A decade ago, it was not at all obvious that this is what the evidence would show. There was really no evidence on free college programs when we started this project back in 2009. Also, there were good reasons to expect that such a large increase in aid would suffer from “diminishing returns”—the idea that the next dollar is less effective than the previous one. This could have made free college more costly than the benefits could justify. Now, we know better.

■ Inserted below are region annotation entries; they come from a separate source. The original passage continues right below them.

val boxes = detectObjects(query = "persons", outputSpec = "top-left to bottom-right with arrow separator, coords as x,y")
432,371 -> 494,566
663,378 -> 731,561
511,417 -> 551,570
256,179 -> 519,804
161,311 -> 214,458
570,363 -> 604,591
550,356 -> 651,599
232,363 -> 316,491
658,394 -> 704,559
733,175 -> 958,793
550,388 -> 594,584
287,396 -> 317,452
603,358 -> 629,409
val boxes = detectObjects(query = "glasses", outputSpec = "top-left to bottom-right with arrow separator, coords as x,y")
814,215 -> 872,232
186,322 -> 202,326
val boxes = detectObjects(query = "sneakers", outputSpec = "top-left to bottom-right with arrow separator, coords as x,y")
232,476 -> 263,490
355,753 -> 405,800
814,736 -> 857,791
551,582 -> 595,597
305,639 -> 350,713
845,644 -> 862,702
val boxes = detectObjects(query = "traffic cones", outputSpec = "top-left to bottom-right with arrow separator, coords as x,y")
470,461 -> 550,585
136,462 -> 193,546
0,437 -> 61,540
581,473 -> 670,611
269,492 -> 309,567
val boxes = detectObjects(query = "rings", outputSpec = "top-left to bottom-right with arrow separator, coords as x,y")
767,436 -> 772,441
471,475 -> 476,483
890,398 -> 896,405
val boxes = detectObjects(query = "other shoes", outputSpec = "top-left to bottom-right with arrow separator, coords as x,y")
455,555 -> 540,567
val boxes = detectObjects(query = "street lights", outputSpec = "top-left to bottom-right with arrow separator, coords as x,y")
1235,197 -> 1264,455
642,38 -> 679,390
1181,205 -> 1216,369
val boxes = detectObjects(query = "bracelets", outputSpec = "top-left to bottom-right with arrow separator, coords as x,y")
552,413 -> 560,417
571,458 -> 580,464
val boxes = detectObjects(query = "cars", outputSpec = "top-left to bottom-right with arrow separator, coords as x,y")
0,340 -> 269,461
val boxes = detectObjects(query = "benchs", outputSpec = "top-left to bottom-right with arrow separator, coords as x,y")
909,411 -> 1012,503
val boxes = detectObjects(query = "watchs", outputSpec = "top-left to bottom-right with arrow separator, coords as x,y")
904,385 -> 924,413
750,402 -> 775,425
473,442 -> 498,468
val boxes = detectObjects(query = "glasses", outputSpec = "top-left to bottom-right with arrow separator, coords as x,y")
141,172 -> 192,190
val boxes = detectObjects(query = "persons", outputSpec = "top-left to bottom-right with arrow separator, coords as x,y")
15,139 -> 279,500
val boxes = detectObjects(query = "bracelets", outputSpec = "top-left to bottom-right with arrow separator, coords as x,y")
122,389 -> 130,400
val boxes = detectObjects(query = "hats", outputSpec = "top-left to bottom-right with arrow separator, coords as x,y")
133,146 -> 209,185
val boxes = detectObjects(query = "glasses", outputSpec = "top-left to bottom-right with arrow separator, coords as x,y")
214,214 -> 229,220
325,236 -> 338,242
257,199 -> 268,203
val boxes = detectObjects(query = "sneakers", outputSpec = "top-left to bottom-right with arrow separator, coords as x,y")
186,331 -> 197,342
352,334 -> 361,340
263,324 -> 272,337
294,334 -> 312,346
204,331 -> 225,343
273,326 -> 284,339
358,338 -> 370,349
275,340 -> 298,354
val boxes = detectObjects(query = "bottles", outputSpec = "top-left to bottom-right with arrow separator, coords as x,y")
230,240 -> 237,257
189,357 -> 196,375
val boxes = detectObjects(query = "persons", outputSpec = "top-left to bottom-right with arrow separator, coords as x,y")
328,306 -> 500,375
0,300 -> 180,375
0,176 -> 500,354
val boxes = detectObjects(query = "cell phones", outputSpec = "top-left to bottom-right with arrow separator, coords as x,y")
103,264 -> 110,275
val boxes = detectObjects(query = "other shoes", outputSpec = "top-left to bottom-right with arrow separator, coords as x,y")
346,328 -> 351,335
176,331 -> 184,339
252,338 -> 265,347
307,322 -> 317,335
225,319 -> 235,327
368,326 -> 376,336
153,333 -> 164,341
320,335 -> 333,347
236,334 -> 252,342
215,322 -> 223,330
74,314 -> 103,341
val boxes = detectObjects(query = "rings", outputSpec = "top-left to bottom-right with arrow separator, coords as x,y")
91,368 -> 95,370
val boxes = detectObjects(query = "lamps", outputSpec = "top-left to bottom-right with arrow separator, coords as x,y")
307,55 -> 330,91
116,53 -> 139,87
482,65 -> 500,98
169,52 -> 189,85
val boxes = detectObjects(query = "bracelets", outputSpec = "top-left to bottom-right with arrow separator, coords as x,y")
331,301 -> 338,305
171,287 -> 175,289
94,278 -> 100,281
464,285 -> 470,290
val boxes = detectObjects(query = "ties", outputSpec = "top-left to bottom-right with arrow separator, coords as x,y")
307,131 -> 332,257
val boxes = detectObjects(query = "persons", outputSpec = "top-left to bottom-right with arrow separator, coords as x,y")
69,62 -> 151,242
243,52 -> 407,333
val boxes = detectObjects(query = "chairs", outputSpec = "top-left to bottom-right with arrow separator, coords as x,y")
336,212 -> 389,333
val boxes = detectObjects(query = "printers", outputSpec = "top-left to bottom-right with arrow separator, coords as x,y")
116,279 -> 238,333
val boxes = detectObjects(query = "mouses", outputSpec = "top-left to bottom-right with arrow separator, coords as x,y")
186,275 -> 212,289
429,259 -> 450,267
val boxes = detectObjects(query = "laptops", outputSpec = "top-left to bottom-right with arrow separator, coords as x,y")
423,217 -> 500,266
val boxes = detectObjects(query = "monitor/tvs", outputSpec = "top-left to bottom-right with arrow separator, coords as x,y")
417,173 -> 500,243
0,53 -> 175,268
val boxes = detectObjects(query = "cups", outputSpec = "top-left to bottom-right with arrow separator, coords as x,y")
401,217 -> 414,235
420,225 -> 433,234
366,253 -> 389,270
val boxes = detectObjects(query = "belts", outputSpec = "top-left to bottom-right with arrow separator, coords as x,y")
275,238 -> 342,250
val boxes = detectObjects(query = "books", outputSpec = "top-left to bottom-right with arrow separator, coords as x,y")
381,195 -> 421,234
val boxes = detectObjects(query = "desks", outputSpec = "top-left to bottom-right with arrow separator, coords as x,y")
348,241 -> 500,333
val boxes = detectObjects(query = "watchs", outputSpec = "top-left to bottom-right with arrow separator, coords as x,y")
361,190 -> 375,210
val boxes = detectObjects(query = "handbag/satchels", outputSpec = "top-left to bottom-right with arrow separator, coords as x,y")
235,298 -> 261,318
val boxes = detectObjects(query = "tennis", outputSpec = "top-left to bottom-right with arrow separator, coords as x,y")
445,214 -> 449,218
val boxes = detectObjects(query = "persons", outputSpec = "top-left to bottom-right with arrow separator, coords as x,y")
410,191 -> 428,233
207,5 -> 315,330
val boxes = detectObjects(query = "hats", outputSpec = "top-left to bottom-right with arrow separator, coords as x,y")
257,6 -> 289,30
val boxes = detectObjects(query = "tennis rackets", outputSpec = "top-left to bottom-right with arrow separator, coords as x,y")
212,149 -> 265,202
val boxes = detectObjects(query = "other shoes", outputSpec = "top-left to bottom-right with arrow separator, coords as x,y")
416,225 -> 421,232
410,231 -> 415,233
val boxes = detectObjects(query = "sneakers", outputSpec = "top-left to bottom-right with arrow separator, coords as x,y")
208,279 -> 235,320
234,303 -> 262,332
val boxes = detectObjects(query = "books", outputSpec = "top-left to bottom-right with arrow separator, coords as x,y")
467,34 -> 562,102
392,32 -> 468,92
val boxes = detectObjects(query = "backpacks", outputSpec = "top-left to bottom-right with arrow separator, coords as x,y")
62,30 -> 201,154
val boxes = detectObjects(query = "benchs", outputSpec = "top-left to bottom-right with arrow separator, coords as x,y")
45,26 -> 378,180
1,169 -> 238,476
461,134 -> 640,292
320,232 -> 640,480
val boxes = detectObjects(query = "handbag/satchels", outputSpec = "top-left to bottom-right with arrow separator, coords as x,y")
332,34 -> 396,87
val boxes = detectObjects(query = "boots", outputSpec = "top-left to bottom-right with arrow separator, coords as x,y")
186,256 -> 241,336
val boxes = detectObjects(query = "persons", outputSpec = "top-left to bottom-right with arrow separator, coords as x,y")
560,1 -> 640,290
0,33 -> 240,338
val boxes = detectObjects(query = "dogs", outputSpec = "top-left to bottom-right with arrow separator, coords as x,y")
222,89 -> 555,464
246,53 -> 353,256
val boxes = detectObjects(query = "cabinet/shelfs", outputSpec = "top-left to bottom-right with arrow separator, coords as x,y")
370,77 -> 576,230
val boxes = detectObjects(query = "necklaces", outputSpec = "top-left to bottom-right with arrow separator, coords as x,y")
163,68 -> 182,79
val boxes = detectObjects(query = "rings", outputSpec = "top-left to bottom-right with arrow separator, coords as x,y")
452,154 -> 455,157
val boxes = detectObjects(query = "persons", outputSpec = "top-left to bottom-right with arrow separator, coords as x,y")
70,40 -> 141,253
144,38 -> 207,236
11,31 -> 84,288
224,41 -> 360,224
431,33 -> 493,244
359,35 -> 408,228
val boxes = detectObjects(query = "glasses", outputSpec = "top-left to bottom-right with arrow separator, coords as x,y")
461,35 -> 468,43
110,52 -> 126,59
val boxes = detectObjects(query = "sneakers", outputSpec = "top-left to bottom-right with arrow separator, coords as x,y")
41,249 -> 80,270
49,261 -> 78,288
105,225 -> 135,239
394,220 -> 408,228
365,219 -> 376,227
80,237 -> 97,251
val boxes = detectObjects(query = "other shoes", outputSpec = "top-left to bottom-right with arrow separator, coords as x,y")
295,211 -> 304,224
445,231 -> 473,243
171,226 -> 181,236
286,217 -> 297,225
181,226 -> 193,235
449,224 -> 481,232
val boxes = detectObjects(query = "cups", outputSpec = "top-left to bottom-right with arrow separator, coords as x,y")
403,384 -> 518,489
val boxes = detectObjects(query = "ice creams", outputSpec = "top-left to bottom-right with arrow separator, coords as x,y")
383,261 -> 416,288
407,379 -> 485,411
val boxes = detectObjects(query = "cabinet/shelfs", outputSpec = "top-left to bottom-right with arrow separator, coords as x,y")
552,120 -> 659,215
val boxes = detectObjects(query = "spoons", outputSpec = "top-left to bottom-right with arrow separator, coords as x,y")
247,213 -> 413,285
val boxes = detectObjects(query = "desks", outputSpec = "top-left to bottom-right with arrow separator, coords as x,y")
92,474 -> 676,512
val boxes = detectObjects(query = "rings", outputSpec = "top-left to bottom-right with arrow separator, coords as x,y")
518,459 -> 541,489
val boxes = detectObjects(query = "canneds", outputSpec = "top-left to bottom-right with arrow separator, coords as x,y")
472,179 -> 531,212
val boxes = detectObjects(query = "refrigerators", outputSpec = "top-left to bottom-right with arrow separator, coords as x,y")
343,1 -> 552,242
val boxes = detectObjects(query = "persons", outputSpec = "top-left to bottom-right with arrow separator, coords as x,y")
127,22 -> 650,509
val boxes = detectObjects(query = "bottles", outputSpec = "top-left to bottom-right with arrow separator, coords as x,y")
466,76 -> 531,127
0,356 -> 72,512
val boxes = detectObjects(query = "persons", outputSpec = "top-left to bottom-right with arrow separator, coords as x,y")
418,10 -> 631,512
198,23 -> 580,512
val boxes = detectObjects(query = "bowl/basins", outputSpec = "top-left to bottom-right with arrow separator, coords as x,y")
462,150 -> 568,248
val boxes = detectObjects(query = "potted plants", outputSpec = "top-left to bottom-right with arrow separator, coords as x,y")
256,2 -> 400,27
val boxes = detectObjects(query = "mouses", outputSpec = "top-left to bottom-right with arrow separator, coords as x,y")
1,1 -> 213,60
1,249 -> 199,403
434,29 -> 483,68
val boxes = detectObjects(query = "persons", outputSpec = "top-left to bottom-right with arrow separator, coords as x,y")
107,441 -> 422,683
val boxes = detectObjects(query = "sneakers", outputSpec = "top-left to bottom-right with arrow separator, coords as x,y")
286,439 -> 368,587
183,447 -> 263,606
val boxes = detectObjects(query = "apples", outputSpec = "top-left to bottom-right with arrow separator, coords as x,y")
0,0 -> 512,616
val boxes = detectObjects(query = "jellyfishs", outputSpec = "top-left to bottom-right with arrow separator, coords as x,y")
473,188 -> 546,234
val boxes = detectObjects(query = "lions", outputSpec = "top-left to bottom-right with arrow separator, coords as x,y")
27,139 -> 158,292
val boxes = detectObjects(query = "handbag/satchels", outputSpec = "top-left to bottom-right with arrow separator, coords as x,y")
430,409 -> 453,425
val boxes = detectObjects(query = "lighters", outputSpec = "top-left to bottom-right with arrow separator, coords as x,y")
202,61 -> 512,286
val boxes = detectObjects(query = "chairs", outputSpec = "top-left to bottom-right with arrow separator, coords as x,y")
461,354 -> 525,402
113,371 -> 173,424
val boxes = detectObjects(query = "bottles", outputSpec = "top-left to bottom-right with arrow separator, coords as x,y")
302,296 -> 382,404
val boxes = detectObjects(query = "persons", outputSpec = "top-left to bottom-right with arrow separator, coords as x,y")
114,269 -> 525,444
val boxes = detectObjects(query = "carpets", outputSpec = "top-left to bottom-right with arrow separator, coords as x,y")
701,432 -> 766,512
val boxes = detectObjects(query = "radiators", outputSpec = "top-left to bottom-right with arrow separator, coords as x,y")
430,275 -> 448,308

I do still worry a bit about other factors and challenges. For example, the above analyses can only capture the immediate effects of financial aid, yet a federal free college program is such a marked departure in policy that it could alter political and market forces operating on higher education in unpredictable ways, perhaps even lowering college spending and quality. Also, if the proposal remains focused on community colleges, then this will shift students out of four-year colleges and into colleges that currently have very low completion rates. There are also other ways to increase college affordability and access that do not require free college (e.g., increased Pell Grants and income-based loan repayment), some of which target funds more narrowly to the most disadvantaged students. And there are many details to be worked out as the president’s allies in Congress try to generate sufficient support without (a) sacrificing core principles, or (b) creating new problems that can arise when grafting new federal programs on to widely varying state contexts.
Still, it is not often that an idea comes around that addresses a widely acknowledged problem and has both research support and a fair degree of bipartisan political support. The stars seem aligned to make some form of national free college a reality. The more evidence we see, the more that would seem to be a step forward.